#### WORK TO COMPLETE:
Render this sentence from the FSDP sharding text in Spanish: "It should be noted that the fsdp-module forward will not further gather the parameters of the child fsdp module."

#### PAGE:
________
The result is 1.524G, which is basically equivalent to the memory optimization effect of ZeRO3.

Analysing the memory usage here is to help you look at memory optimization rationally when switching from DDP to FSDP.

FSDP Sharding Strategy

In the previous section, we mentioned that we need to specify the model sharding strategy through the auto_wrap_policy. So how does this parameter work? And why can the optimization only reaches ZeRO-stage1 without configuring this parameter?

Similar to DistributedDataParallel, FSDP also uses a model wrapper: FullyShardedDataParallel to implement the logic of parameter slicing. The Wrapped module will become the root fsdp module, and the root fsdp module will recursively wrap the submodule into a child fsdp module according to the user-defined auto_wrap_policy when building:

Take the officially implemented _module_wrap_policy as an example, where the key parameter module_classes is used to indicate which type of submodule should be wrapped into a child fsdp module.

def _module_wrap_policy(
module: nn.Module,
recurse: bool,
nonwrapped_numel: int,
module_classes: Set[Type[nn.Module]],
) -> bool:
"""
This auto wrap policy wraps every module that is an instance of any type in
``module_classes`` as its own FSDP instance. The root module given by
``module`` is always wrapped as an FSDP instance regardless. Since the
wrapping proceeds bottom up, each FSDP instance manages the parameters in
its subtree excluding any already managed by a child FSDP instance.

Args:
module (nn.Module): Current module being considered.
recurse (bool): If ``False``, then this function must decide whether
``module`` should be wrapped as an FSDP instance or not. If
``True``, then the function is still recursing down the module
tree as a part of the DFS.
nonwrapped_numel (int): Parameter numel not yet wrapped.
module_classes (Set[Type[nn.Module]]): Set of module classes that are
wrapped as FSDP instances.

Returns:
``True`` if ``recurse=True``, and whether ``module`` should be wrapped
if ``recurse=False``.
"""
if recurse:
return True # always recurse
if inspect.isclass(module_classes):
module_classes = (module_classes, )
return isinstance(module, tuple(module_classes))

In the previous section, we specified it as nn.Linear, which means each nn.Linear will be wrapped into a child fsdp module.

All fsdp modules will trigger parameter unsharding (all gather) and sharding during the forward process.

  1. The forward of the root fsdp module will gather the parameters of different processes in the pre-forward stage and register some pre-backward-hook and post-backward-hook. Then it releases parameters that do not belong to the current rank in the post-forward stage. The pre-backward-hook will gather the parameters again before executing backward, and the post-backward-hook is responsible for implementing gradient reduce-scatter, that is, gradient synchronization + gradient distribution.

It should be noted that the fsdp-module forward will not further gather the parameters of the child fsdp module.

Compared with the child fsdp module, the forward of the root fsdp module will also do some additional work such as cuda stream initialization, which is not further discussed here.

2. The forward of the child fsdp module

The main logic is basically the same as the root fsdp module

It can be seen that each time the fsdp module only gathers part of the parameters, which is in line with our expectations. So what if we don’t set auto_wrap_policy? That is, there are no child fsdp modules.
________
#### RECORDS:
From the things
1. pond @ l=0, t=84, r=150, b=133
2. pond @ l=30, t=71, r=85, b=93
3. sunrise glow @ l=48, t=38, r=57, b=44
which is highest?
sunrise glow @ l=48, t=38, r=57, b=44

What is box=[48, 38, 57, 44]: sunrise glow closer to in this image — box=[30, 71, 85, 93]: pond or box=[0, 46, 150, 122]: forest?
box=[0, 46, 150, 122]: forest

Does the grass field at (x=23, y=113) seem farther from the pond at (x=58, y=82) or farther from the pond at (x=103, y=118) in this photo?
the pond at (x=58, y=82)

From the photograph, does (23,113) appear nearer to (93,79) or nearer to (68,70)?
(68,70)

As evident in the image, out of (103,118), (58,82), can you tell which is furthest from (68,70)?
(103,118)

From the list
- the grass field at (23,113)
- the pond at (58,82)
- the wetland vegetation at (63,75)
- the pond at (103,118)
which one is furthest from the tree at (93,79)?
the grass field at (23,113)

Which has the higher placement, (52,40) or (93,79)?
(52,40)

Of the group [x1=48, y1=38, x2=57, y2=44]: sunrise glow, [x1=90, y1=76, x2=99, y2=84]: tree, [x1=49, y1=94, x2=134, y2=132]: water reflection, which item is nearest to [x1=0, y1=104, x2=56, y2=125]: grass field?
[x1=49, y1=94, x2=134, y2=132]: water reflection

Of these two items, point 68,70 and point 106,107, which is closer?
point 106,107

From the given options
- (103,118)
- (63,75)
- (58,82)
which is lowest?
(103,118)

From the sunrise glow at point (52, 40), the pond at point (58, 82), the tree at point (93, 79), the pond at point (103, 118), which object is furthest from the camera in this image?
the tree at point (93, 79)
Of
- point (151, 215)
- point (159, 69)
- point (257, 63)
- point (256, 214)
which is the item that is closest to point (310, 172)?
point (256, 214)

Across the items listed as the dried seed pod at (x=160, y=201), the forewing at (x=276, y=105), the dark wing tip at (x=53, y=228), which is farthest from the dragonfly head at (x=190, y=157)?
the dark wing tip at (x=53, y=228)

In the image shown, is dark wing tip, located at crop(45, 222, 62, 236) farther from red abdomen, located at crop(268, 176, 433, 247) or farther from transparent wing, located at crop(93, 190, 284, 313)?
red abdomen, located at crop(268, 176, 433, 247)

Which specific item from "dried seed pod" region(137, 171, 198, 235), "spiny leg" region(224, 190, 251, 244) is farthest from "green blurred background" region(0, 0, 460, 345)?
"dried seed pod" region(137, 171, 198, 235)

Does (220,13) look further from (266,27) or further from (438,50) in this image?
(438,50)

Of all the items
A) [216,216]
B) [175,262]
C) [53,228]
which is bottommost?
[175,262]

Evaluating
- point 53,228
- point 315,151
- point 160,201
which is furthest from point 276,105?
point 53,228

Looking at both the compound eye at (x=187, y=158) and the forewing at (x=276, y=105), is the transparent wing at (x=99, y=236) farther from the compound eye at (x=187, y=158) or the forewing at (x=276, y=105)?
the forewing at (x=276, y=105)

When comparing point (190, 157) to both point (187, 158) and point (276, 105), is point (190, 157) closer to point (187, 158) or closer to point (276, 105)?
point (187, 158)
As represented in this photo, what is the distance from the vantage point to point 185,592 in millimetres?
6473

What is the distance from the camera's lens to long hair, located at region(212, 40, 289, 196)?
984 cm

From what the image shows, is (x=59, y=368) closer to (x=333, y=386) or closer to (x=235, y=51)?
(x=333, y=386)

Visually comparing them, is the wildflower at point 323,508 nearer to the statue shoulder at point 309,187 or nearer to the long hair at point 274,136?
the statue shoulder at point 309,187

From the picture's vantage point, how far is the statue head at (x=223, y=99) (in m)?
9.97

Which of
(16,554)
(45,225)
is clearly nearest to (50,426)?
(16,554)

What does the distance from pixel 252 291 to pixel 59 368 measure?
________
#### EXERCISE ANSWER:
Cabe señalar que el forward del módulo fsdp no reunirá además los parámetros del módulo fsdp hijo.